## Problem to solve
Below are the records; extract from them the line containing "Kofferraumwannen Skoda Fabia" to the line containing "Ananya Lipe Resort fotoÄŸrafÄ±", both lines included, exactly and with no pictures.

## The input
*** Begin section ***
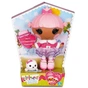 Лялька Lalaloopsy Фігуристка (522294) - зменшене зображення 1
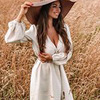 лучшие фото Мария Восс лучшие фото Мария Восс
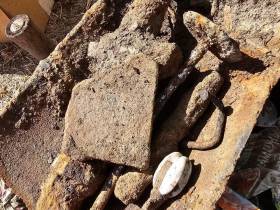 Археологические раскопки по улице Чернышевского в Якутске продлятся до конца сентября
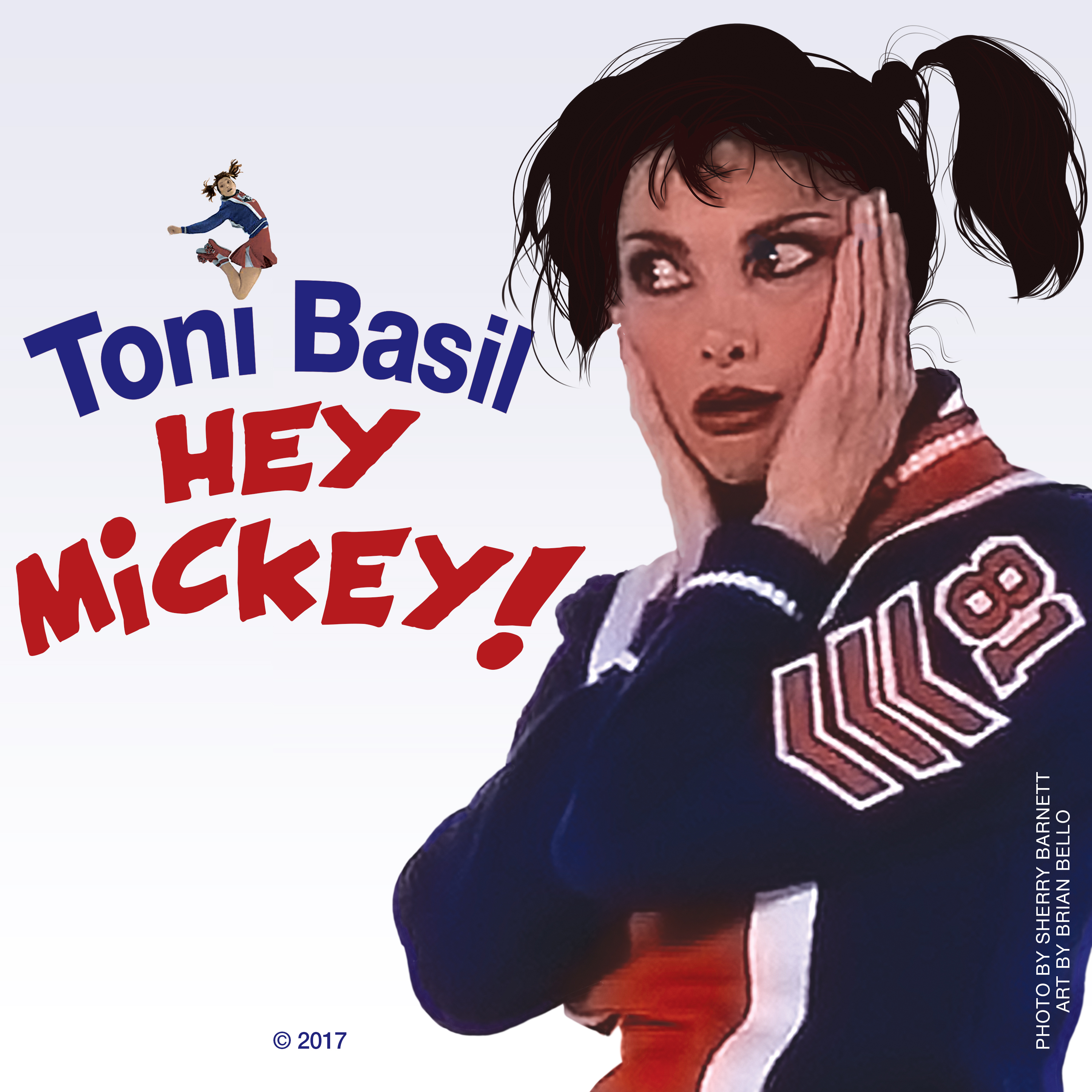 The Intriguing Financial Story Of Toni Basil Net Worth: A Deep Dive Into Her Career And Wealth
*** End section ***
*** Begin section ***
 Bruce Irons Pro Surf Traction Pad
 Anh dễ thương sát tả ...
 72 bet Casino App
*** End section ***
*** Begin section ***
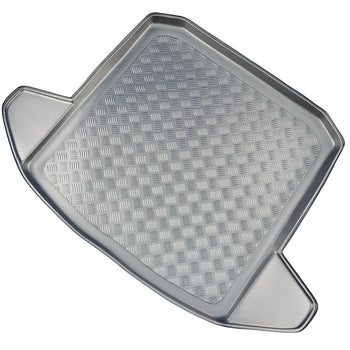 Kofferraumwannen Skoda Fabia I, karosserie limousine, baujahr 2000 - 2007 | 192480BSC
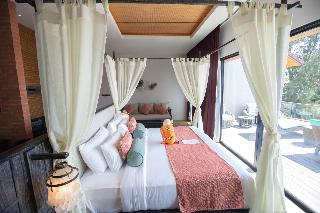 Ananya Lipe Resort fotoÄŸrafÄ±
*** End section ***
## Finished task
 Kofferraumwannen Skoda Fabia I, karosserie limousine, baujahr 2000 - 2007 | 192480BSC
 Ananya Lipe Resort fotoÄŸrafÄ±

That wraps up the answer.